_Assignment_.
Convert the caption lines of all the records below into a JSON list of strings, one string per line, with blank lines omitted. Leave the pictures out of the answer.

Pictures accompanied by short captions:
****************************************

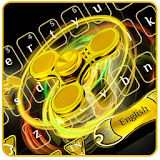 Golden Fidget Spinner Keyboard icon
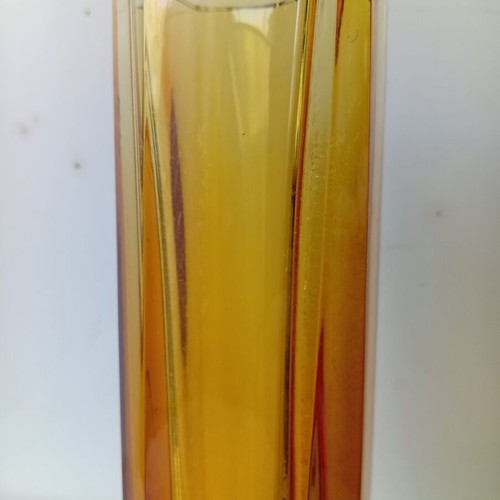 Murano vase used, faceted 18 cm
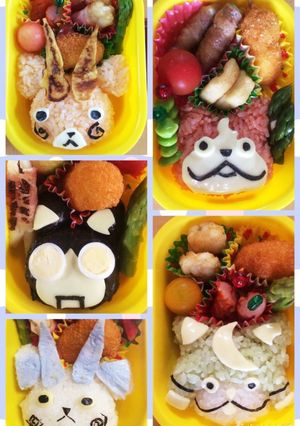 妖怪ウォッチ弁当 妖怪大集合-レシピのメイン写真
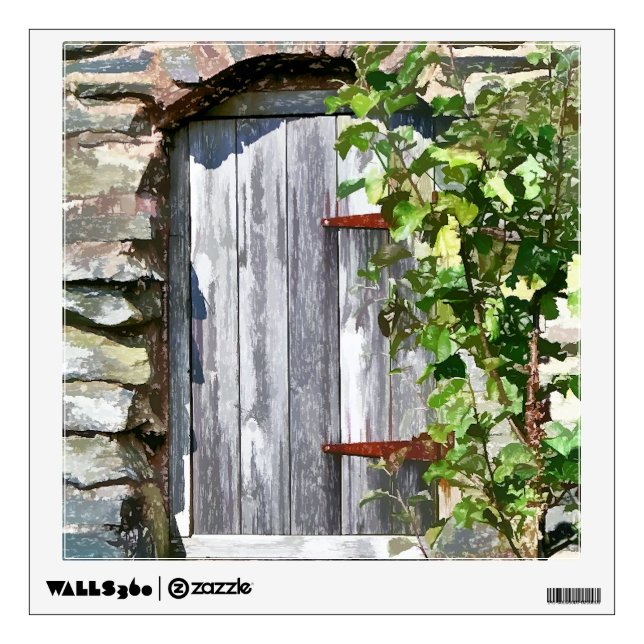 OLD BARN DOOR WALL STICKER (Front)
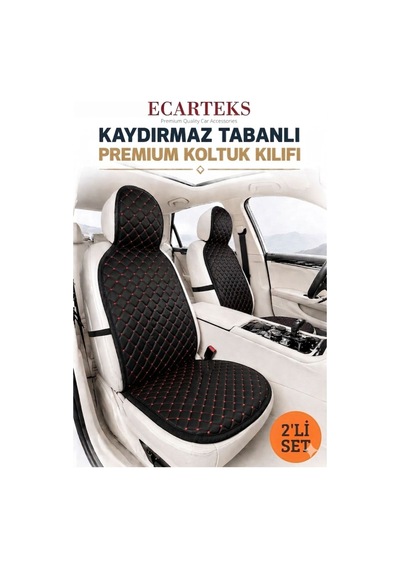 Oto Ön Koltuk İkili Minder Terletmez Kolay Montaj Universal Koruyucu Kılıf Seti Kumaş 45478880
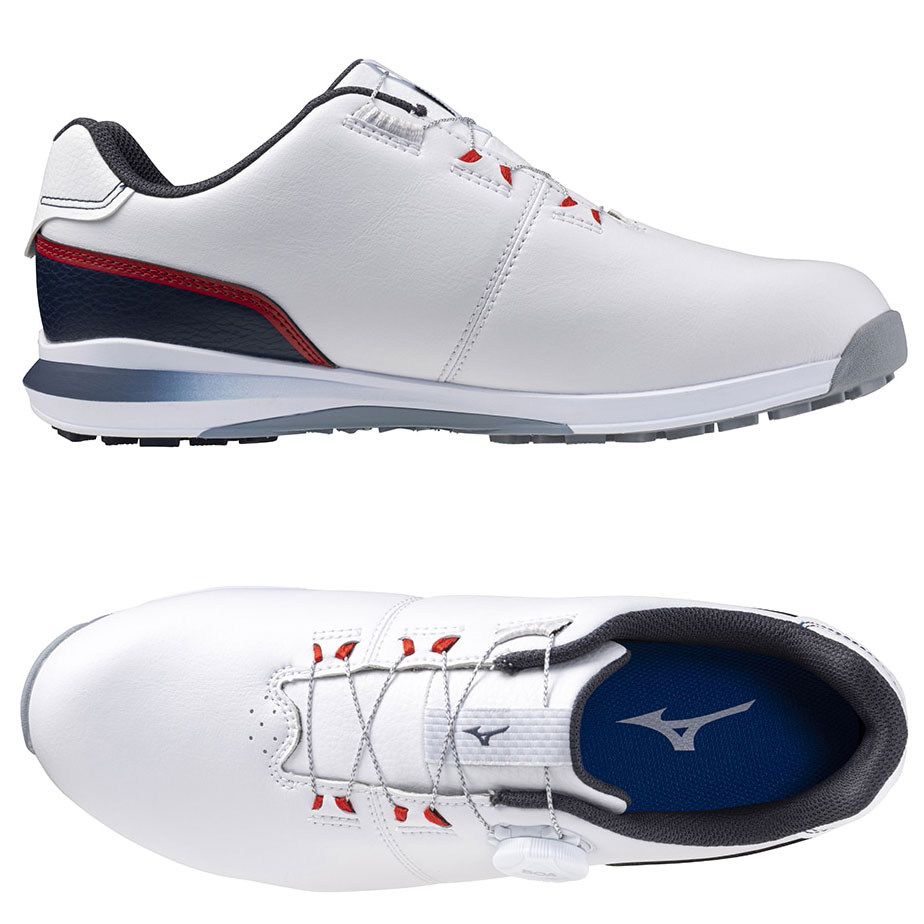 美品！Mizuno EvoFlex ゴルフシューズ ホワイト/グレー/ターコイズ 美品！Mizuno EvoFlex ゴルフシューズ ホワイト/グレー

****************************************

_Your solution_.
[
  " Golden Fidget Spinner Keyboard icon",
  " Murano vase used, faceted 18 cm",
  " 妖怪ウォッチ弁当 妖怪大集合-レシピのメイン写真",
  " OLD BARN DOOR WALL STICKER (Front)",
  " Oto Ön Koltuk İkili Minder Terletmez Kolay Montaj Universal Koruyucu Kılıf Seti Kumaş 45478880",
  " 美品！Mizuno EvoFlex ゴルフシューズ ホワイト/グレー/ターコイズ 美品！Mizuno EvoFlex ゴルフシューズ ホワイト/グレー"
]